Henry shot him a darting glance. “Even for you, sir, this is a little unusual.”

“Yeah. I know.”

“I'm not questioning you. You know that. It's just that this is so…”

“Unusual,” Maguire supplied, when it was obvious
Henry couldn't think of another word to put out there.

“Yes. The lady there…” Henry shook his head. “I just don't quite understand how we're going to communicate with her if she can't hear.”

“Beats me. We'll figure something out.”

“You don't think it's slightly, say, illegal. To just take her out of that place without her permission?”

“She was having a breakdown, Henry. Because of what my father did. There was no conventional way to make this right. There's no one in her regular life who has a clue what she's trying to cope with. You think I should have walked away?”

“I wouldn't presume to say, sir.”

“Well, I didn't have that option. I couldn't walk away. There was no one else who could make this right. This upended my life, too, you know, not just hers.” He sighed. “Try to relax, Henry. If I get taken off to prison, I'll make sure you're not implicated.”

“That wasn't my concern, sir.”

“Once you get a serious night's rest, I want you to fly back to South Bend. I have a list of things you need to do. We're going to set up a communication base so her friends and family have an email address for her, a cell phone just for those communications. I'll deal personally with any and all lawyers. But her place is going to need some maintenance. She'll be with me for several weeks—”

“Several
weeks?
” Harry tugged at his button-down collar.

“Maximum. I'm hoping no more than two weeks, but we could have to extend it to three. Which is why I need you to get back to her place as soon as you've rested up from this flight. Nothing huge to do, just details. See if she has plants to water, empty her fridge of perishables. Call me with a list of personal items in her medicine cabinet, cosmetics, medicines, that kind of thing. Put her heating at a nominal temperature—sixty. Like that.”

“No problem.”

“I don't know what mail she'll have come in. If there are bills, I want you to pick them up, route them to me. Personal mail, forward. Catalogs or junk, just heap up. This is too much to be telling you off the cuff. I'll give you a list when you're ready.”
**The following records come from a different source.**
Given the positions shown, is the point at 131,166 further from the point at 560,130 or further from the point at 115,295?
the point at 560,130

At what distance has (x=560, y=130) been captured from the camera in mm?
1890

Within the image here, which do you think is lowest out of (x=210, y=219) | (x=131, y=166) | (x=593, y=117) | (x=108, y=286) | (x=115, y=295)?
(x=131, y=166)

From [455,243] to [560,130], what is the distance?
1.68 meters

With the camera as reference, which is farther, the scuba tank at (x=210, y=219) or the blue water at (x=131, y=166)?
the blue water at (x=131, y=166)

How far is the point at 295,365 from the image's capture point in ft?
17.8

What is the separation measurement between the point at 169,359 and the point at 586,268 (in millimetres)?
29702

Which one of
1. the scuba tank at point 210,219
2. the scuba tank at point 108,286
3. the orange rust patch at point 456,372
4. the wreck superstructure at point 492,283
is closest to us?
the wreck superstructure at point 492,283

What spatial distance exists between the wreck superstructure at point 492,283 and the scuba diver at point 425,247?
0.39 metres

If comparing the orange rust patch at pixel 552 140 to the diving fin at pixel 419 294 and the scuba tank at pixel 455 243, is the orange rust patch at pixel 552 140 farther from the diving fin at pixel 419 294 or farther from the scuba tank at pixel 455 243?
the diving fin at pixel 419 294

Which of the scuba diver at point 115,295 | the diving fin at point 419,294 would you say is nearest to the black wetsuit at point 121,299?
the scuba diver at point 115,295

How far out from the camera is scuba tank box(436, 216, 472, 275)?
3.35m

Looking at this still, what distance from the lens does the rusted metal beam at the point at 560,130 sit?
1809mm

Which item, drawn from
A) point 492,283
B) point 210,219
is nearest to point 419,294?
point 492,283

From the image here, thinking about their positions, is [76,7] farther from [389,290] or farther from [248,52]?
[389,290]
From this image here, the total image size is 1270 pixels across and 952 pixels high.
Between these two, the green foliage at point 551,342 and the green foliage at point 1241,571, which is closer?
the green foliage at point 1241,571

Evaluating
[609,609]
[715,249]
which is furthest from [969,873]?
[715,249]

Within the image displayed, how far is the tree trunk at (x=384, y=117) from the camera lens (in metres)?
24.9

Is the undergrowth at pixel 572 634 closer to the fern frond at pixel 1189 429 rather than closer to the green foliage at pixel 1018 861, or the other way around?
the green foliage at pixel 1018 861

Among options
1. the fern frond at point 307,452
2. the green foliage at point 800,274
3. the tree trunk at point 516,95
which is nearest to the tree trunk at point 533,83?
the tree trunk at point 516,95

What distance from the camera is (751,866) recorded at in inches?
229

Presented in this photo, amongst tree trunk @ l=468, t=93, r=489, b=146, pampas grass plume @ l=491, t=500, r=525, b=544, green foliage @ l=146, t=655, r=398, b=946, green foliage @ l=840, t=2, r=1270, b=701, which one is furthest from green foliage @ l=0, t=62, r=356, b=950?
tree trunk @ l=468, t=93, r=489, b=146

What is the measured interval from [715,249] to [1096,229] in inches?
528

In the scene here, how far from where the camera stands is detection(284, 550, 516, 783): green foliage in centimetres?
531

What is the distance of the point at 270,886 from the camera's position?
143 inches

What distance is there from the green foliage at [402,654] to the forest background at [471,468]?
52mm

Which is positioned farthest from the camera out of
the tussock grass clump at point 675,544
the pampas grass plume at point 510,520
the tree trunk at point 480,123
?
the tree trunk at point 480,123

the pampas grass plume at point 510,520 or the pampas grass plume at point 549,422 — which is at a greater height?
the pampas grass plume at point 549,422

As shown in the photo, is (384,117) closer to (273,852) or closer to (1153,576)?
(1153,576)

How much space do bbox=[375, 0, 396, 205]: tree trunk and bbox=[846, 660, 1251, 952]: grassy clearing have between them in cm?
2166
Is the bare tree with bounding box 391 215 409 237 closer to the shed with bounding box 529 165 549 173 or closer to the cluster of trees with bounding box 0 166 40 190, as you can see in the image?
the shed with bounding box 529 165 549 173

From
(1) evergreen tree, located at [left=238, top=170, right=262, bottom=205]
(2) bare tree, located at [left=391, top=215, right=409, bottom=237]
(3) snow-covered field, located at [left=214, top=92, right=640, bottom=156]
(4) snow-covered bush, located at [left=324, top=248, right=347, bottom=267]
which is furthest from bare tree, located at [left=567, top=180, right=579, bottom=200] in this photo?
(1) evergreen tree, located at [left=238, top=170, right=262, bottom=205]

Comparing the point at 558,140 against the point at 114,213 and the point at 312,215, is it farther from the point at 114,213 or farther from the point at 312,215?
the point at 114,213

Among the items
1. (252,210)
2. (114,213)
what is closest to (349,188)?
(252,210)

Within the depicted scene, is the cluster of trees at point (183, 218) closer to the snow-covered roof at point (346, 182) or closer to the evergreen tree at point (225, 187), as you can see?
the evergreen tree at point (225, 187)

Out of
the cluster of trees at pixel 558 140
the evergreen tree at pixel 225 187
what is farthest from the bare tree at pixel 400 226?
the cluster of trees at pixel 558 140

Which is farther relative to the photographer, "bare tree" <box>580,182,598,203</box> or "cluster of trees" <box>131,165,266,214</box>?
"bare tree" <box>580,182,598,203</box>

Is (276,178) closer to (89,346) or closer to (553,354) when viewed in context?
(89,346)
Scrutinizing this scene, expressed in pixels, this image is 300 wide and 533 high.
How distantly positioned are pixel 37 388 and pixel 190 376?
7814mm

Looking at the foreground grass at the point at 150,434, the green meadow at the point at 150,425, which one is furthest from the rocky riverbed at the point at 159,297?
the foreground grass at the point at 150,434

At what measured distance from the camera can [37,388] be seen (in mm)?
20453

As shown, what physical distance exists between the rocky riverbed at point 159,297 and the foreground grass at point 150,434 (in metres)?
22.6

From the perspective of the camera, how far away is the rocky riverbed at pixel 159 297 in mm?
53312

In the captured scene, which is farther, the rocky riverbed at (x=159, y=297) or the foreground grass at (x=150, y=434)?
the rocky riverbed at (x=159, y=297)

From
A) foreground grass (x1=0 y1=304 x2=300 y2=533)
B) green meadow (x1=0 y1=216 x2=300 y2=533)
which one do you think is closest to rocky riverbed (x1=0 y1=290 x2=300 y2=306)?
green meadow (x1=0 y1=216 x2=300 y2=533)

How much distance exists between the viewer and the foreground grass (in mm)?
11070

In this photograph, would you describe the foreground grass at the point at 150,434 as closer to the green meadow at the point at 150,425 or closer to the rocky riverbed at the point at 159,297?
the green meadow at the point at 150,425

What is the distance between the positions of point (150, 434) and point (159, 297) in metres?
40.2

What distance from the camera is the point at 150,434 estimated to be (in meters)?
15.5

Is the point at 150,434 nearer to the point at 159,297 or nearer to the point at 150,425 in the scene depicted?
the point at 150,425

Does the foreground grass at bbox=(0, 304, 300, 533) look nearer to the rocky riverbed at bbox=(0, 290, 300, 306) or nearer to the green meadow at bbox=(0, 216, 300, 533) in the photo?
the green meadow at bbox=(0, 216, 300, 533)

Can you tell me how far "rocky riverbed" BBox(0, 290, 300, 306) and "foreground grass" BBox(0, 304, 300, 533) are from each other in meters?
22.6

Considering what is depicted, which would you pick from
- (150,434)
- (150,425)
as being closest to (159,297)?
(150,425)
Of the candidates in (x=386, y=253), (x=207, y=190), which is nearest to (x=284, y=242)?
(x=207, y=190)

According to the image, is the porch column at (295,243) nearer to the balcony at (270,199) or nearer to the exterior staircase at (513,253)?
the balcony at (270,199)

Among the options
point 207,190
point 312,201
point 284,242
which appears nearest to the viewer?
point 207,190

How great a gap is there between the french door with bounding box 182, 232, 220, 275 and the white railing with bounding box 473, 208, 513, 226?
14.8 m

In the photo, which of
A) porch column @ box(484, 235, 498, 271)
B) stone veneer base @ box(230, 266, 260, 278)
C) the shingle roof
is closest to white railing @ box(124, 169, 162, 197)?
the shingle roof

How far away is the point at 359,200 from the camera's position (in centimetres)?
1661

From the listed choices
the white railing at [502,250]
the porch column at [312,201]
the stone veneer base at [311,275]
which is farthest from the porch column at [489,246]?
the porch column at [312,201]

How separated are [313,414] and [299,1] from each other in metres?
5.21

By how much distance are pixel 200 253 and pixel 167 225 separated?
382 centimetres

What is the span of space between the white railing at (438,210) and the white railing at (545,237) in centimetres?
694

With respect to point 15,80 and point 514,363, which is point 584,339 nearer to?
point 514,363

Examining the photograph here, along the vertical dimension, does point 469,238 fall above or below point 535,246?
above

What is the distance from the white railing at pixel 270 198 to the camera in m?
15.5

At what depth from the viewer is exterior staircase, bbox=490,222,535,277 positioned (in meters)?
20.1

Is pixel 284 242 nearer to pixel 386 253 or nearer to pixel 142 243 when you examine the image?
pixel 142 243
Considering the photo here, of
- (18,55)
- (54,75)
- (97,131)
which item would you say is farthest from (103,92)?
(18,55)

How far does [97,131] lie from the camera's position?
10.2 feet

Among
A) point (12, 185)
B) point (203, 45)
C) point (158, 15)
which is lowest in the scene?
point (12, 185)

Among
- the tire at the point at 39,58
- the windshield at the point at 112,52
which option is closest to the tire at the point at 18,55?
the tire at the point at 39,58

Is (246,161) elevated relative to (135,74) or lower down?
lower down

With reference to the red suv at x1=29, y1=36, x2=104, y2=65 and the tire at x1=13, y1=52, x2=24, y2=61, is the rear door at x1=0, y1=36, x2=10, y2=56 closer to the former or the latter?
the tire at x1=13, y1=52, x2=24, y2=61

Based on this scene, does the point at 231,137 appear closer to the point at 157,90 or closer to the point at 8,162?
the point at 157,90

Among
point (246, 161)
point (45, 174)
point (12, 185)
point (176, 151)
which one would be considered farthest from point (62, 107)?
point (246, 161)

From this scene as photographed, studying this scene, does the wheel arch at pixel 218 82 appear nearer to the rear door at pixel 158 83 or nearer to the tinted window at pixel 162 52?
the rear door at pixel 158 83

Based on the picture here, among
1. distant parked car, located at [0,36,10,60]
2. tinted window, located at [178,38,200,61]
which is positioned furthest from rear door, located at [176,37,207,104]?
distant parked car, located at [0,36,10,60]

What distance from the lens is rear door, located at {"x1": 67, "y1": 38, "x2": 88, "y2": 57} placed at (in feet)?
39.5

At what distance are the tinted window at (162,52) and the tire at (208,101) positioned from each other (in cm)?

“You don't need me at the lodge with you?”

“I could. But when she wakes up, first thing she's going to freak about is all the personal life she's left hanging. So we have to take care of that, number one. Beyond those obvious life details, I won't know more than that until she wakes up and starts talking.”

“Sir?”

“Henry. Quit doing that careful ‘sir' thing. Whatever's bothering you, just get it off your chest before you drive me nuts.”

“Yes, sir. What if she wakes up and wants to go home? What if she doesn't want to stay with you?”

“Henry.”

“Yes, sir?”

“Of course she won't want to stay with me. She doesn't know me from Adam. But it's my problem to build her trust. To make this work. Not yours.”

“Yes, sir.”

Maguire sighed. “What's the ‘but' now, Henry?”